→ **YOUR OBJECTIVE**
Rewrite the lines below, switching each "floor tile" to "ground tile" and leaving everything else as it is.

[Dataset items]
┄┄┄┄┄┄
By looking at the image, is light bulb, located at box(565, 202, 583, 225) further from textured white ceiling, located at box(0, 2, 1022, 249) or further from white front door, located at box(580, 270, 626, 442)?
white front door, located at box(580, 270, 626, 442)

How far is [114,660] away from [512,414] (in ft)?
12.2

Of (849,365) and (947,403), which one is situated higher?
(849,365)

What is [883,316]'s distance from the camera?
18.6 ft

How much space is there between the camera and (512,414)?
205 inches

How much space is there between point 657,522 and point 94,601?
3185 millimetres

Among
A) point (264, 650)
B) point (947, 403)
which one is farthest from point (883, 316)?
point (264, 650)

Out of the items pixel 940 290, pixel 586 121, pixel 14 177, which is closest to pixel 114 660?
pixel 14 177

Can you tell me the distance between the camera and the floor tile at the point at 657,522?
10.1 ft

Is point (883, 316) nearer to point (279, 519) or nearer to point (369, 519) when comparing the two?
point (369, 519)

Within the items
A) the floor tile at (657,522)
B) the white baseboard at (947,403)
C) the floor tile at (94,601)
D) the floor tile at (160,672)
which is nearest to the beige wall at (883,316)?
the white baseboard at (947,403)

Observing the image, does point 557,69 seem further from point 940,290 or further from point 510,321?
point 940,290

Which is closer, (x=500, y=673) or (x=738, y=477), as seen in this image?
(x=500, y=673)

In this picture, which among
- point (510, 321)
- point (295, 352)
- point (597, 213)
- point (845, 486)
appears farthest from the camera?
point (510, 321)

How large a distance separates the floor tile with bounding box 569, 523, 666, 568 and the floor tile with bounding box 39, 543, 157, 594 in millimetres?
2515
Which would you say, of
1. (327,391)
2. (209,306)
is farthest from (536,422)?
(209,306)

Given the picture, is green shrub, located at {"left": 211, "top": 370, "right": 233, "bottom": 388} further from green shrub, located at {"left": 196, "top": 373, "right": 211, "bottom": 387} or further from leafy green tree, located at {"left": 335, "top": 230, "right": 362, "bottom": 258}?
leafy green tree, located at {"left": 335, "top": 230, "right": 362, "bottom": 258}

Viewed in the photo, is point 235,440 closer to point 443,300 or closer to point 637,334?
┄┄┄┄┄┄
→ **RESPONSE**
By looking at the image, is light bulb, located at box(565, 202, 583, 225) further from textured white ceiling, located at box(0, 2, 1022, 249) or further from white front door, located at box(580, 270, 626, 442)?
white front door, located at box(580, 270, 626, 442)

How far is [114,660] away from [512,414] (in ft)?
12.2

Of (849,365) and (947,403), which one is situated higher?
(849,365)

What is [883,316]'s distance from the camera?
18.6 ft

How much space is there between the camera and (512,414)?
205 inches

How much space is there between point 657,522 and point 94,601?
3185 millimetres

Among
A) point (264, 650)
B) point (947, 403)
which one is farthest from point (883, 316)?
point (264, 650)

Out of the items pixel 940 290, pixel 586 121, pixel 14 177, which is closest to pixel 114 660?
pixel 14 177

Can you tell me the distance between the camera and the ground tile at the point at 657,522?
10.1 ft

Is point (883, 316) nearer to point (279, 519) or nearer to point (369, 519) when comparing the two?
point (369, 519)

Within the items
A) the ground tile at (657,522)
B) the white baseboard at (947,403)
C) the ground tile at (94,601)
D) the ground tile at (160,672)
which is nearest to the beige wall at (883,316)?
the white baseboard at (947,403)

Observing the image, does point 557,69 seem further from point 940,290 or further from point 510,321?
point 940,290

Which is closer, (x=500, y=673) or (x=738, y=477), as seen in this image?
(x=500, y=673)

In this picture, which among
- point (510, 321)
- point (295, 352)
- point (597, 213)
- point (845, 486)
appears farthest from the camera?
point (510, 321)

How large a distance separates the ground tile with bounding box 569, 523, 666, 568 and the ground tile with bounding box 39, 543, 157, 594 in millimetres?
2515
Which would you say, of
1. (327,391)
2. (209,306)
is farthest from (536,422)?
(209,306)

Given the picture, is green shrub, located at {"left": 211, "top": 370, "right": 233, "bottom": 388} further from green shrub, located at {"left": 196, "top": 373, "right": 211, "bottom": 387} or further from leafy green tree, located at {"left": 335, "top": 230, "right": 362, "bottom": 258}?
leafy green tree, located at {"left": 335, "top": 230, "right": 362, "bottom": 258}

Viewed in the photo, is point 235,440 closer to point 443,300 or closer to point 637,334?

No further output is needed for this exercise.